=== Section Start ===
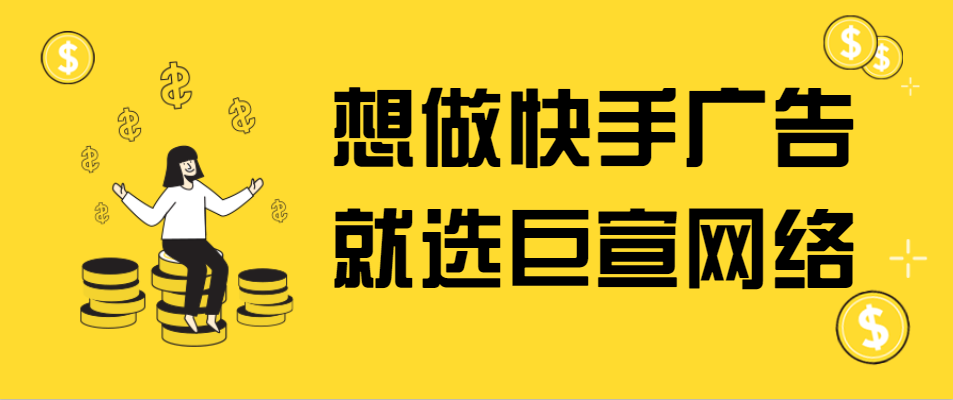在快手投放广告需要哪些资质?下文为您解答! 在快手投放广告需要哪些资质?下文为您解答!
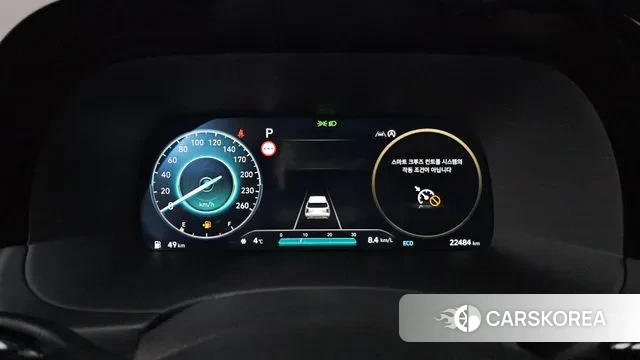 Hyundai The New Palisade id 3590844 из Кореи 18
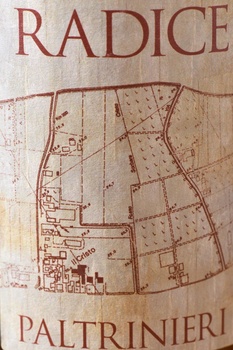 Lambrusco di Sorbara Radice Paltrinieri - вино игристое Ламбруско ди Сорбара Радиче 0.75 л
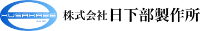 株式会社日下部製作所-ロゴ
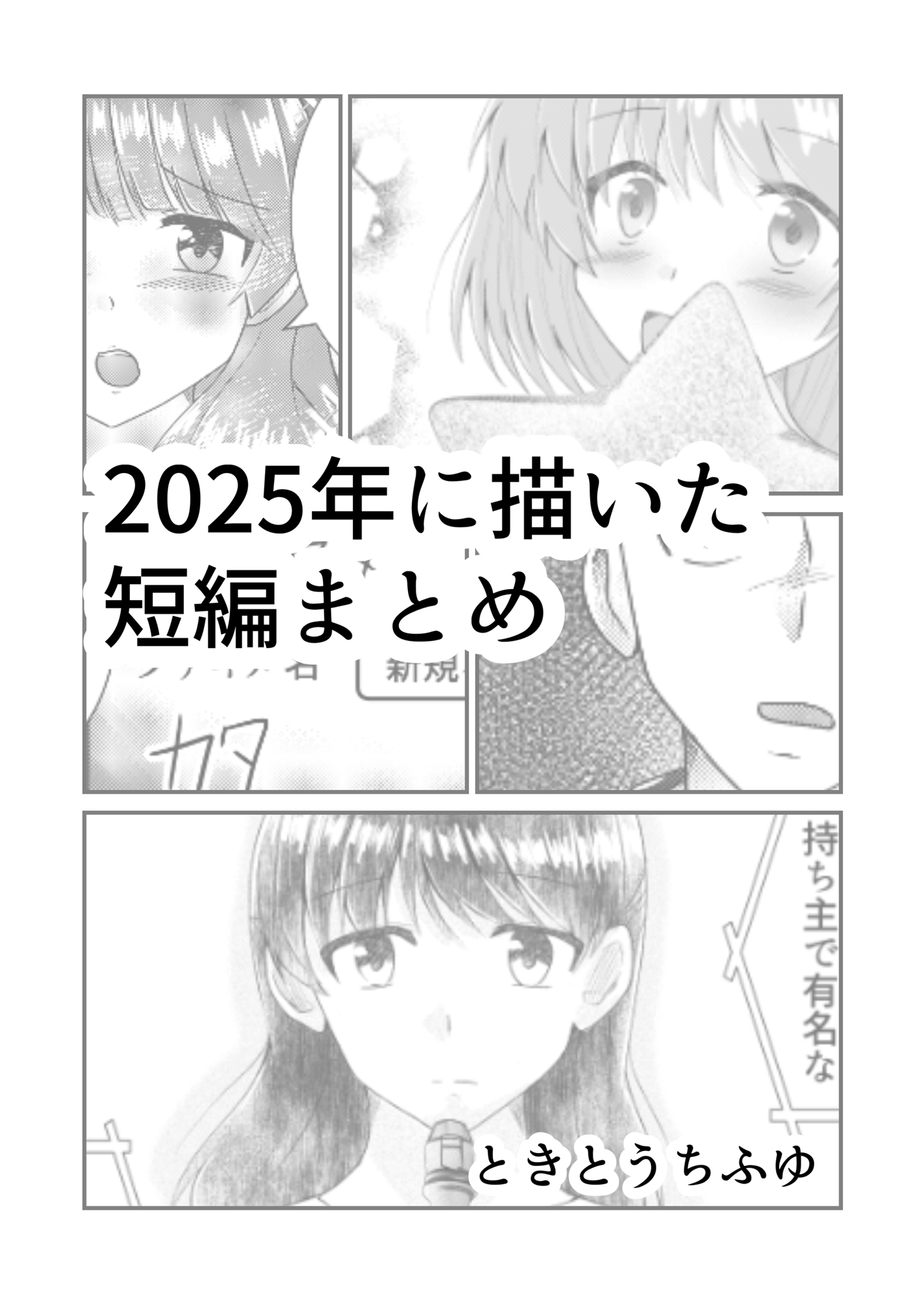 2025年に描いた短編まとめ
=== Section End ===
▶ WORK ORDER: Please retype every one of the rows above word for word, leaving out the pictures.

▶ SOLUTION TO THIS PROBLEM:
在快手投放广告需要哪些资质?下文为您解答! 在快手投放广告需要哪些资质?下文为您解答!
 Hyundai The New Palisade id 3590844 из Кореи 18
 Lambrusco di Sorbara Radice Paltrinieri - вино игристое Ламбруско ди Сорбара Радиче 0.75 л
 株式会社日下部製作所-ロゴ
 2025年に描いた短編まとめ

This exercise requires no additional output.